外国人と経済の関係を解き明かしていきます。

2018年11月

l  女性の就業率は、過去最高の70%(8月)を記録し、就業者数も過去最多の2962万人に達しました。女性の失業率は、男性の2.5%を下回る2.3%。政府は、2022年度末までに子育て世代の女性(2544歳)の就業率を80.0%に高める目標を掲げていますが、この比率はすでに76.7%ですから、それほど余力はありません。つまり、女性の就労率が上がっても、人手不足問題は解消しません。しかも、女性の活用方法を見ると、非正規が主で、役員や管理職への登用は遅れています。女性取締役の比率は、日本の5.3%に対し、米国は21.7%で、ノルウェーは42.2%。日本は、男女平等の度合いを示す「ジェンダーギャップ指数」でも144ヶ国中114位(2017年)。

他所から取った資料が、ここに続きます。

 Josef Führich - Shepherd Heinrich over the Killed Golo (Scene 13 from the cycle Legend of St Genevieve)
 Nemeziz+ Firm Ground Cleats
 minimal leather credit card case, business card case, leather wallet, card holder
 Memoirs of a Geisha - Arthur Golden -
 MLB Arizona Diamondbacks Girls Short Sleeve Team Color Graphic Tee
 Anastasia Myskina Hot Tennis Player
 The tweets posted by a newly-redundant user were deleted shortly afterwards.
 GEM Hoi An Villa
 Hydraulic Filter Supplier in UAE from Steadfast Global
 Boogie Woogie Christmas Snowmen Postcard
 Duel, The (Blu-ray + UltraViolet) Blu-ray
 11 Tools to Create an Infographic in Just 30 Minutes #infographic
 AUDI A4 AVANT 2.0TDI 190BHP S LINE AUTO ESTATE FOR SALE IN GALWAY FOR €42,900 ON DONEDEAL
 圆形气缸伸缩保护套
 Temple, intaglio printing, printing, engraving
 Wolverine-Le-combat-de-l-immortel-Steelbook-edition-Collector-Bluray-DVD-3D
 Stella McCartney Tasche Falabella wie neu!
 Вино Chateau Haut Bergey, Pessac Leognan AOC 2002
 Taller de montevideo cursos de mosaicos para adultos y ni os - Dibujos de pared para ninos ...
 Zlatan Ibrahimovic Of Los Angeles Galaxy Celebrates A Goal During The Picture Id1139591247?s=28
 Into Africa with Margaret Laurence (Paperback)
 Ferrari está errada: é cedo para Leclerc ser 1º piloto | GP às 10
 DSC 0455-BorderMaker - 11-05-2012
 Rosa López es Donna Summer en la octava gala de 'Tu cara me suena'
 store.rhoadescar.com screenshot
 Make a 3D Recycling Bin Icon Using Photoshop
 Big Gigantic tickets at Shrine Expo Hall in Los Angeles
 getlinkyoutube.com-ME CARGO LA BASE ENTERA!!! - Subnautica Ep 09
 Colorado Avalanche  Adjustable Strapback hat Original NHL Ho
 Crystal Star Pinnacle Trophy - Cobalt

l  未曽有の人手不足の中、ほとんどの日本企業において、外国人の戦力化が求められます。しかし、同じ日本人の女性すら十分に活用できない企業が、外国人の能力を最大限に引き出せるか疑問です。例えば、グローバル企業でも外国人の社外取締役の比率は1.8%。現在、「ダイバーシティ・マネジメント」は言葉遊びにしか過ぎませんが、経営の現場で本当に必要な時代が来ます。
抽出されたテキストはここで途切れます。